[Spatial question records]
════════════════════

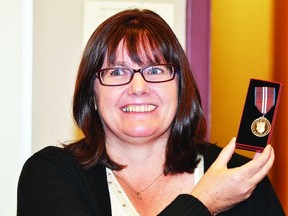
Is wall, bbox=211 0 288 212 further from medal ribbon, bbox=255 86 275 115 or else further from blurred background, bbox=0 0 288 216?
medal ribbon, bbox=255 86 275 115

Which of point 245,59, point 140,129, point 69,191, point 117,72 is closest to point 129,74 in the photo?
point 117,72

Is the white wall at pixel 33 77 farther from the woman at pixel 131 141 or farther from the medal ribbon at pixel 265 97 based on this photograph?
the medal ribbon at pixel 265 97

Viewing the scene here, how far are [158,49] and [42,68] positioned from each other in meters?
0.82

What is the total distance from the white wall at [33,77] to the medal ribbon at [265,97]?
1.07m

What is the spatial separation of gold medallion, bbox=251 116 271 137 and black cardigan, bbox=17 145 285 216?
21cm

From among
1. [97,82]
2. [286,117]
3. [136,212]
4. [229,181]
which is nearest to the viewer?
[229,181]

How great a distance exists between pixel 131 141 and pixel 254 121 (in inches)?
14.8

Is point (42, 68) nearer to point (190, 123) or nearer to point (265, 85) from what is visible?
point (190, 123)

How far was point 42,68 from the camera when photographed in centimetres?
210

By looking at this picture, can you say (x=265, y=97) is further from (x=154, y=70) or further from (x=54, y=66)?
(x=54, y=66)

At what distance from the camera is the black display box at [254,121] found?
47.8 inches

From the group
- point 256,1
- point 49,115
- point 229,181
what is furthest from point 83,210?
point 256,1

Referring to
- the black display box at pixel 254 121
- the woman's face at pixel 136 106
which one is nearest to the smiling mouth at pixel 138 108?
the woman's face at pixel 136 106

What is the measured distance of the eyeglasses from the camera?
4.56ft
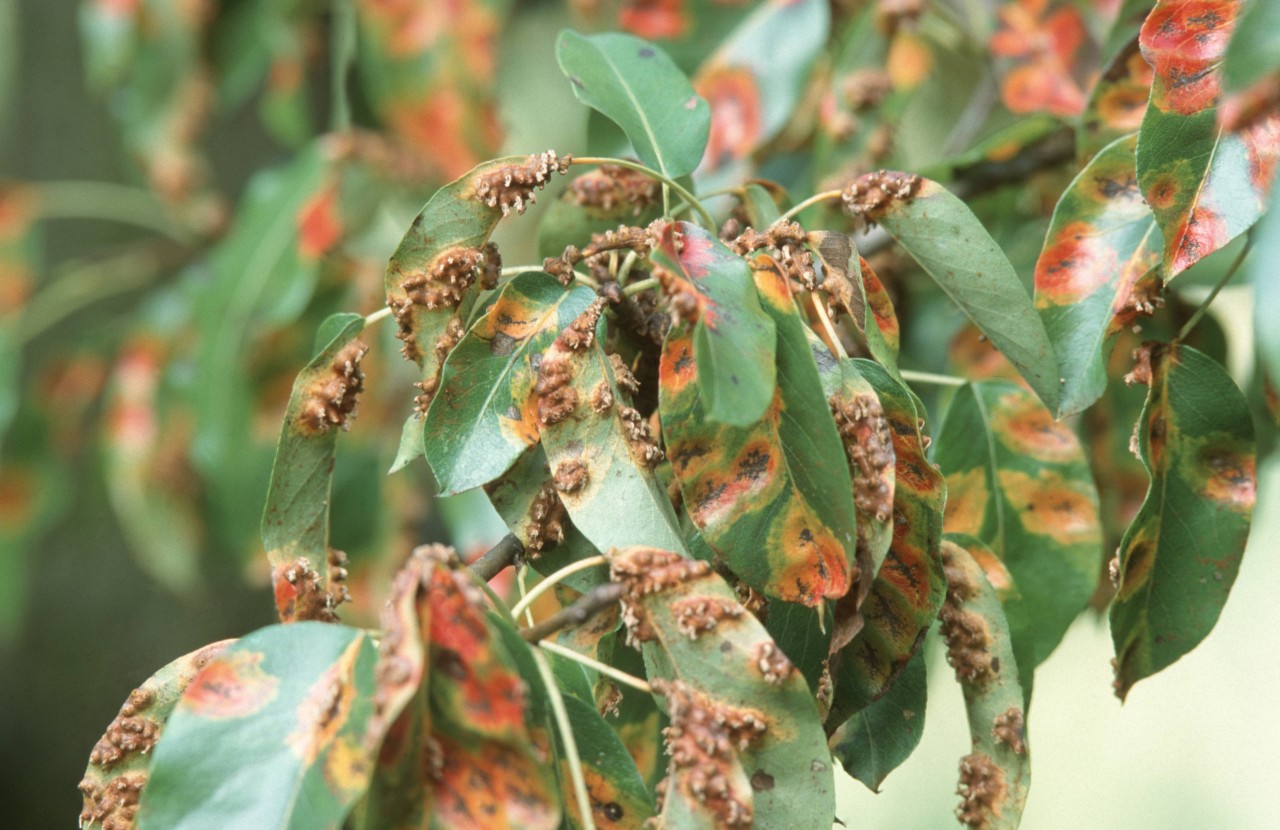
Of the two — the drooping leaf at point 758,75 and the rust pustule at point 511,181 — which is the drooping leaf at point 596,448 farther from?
the drooping leaf at point 758,75

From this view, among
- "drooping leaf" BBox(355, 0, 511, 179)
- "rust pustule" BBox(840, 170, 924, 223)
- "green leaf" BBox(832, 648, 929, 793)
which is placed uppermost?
"drooping leaf" BBox(355, 0, 511, 179)

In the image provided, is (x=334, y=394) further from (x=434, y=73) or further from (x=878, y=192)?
(x=434, y=73)

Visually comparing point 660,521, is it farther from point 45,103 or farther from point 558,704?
point 45,103

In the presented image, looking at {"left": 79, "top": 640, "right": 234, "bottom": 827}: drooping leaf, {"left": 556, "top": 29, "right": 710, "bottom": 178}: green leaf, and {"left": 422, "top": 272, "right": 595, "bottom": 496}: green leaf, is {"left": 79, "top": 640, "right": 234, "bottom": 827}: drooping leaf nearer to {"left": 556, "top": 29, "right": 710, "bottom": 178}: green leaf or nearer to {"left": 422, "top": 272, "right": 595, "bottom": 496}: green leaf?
{"left": 422, "top": 272, "right": 595, "bottom": 496}: green leaf

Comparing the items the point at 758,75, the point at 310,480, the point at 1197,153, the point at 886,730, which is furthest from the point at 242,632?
the point at 1197,153

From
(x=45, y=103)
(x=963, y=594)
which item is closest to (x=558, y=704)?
(x=963, y=594)

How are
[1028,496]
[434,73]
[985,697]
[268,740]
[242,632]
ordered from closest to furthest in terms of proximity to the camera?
[268,740]
[985,697]
[1028,496]
[434,73]
[242,632]

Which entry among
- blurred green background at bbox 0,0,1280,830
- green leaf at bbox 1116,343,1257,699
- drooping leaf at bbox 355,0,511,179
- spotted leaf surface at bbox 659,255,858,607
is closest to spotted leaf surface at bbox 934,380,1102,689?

════════════════════

### Task directions
From the line containing "Comparing the items" to the last line of the material, please quote every line exactly and only those.

### Solution for this exercise
Comparing the items the point at 758,75, the point at 310,480, the point at 1197,153, the point at 886,730, which is furthest from the point at 242,632?
the point at 1197,153

From
(x=45, y=103)
(x=963, y=594)
which item is closest to (x=558, y=704)?
(x=963, y=594)

How are
[1028,496]
[434,73]
[985,697]
[268,740]
[242,632]
ordered from closest to furthest in terms of proximity to the camera?
[268,740]
[985,697]
[1028,496]
[434,73]
[242,632]

Which entry among
- blurred green background at bbox 0,0,1280,830
- green leaf at bbox 1116,343,1257,699
- drooping leaf at bbox 355,0,511,179
- spotted leaf surface at bbox 659,255,858,607
is closest to spotted leaf surface at bbox 934,380,1102,689?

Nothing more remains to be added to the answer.